A definição tarifária para os próximos anos é um ponto crucial nas revisões do Anexo C do Tratado de Itaipu, que regula as bases financeiras da usina binacional. Em 2024, um acordo preliminar estabeleceu que o custo da energia consideraria apenas as despesas operacionais, com projeções entre US$ 10 e US$ 12 por quilowatt/mês. Contudo, o custo efetivo para o consumidor brasileiro atualmente é de US$ 17,66 kW/mês, graças a um aporte extraordinário de US$ 285 milhões para manter a modicidade tarifária.
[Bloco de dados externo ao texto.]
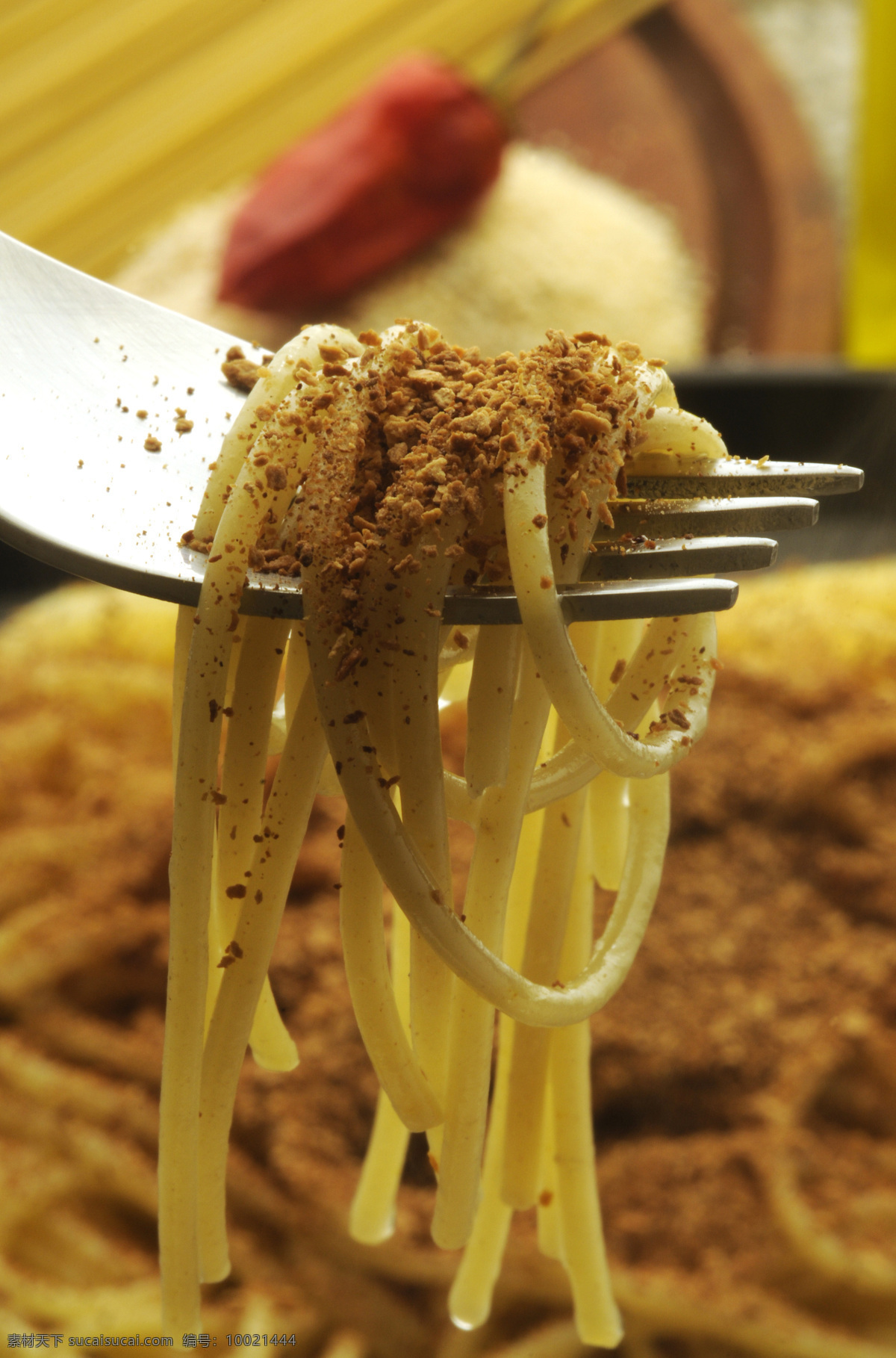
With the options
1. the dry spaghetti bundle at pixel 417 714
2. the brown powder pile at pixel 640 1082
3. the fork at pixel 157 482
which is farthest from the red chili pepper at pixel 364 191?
the dry spaghetti bundle at pixel 417 714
O tratado, firmado em 1973, prevê uma revisão de suas bases financeiras após 50 anos, com o Anexo C sendo o foco principal das discussões atuais. Enquanto o Brasil busca reduzir o preço da energia para seus consumidores, o Paraguai visa aumentar a receita da usina para financiar seu desenvolvimento. A energia de Itaipu, que representa cerca de 8% do consumo brasileiro, é igualmente dividida entre os dois países, mas o Paraguai consome apenas metade de sua cota.
Uma das propostas em debate é a possibilidade de o Paraguai comercializar sua cota de energia no mercado livre brasileiro. A tomada de decisões na diretoria de Itaipu, composta por representantes de ambos os países, exige consenso, o que demanda negociações cuidadosas entre os governos. A revisão final do Anexo C dependerá da aprovação dos parlamentos brasileiro e paraguaio.
Com 20 unidades geradoras e uma capacidade instalada de 14 mil megawatts, Itaipu é uma das maiores usinas hidrelétricas do mundo em capacidade e frequentemente lidera a produção anual de energia. Atualmente, a usina também está em processo de atualização tecnológica, com investimentos previstos de US$ 900 milhões até 2035 para modernizar sistemas eletrônicos e computacionais, visando aumentar a eficiência e a produtividade.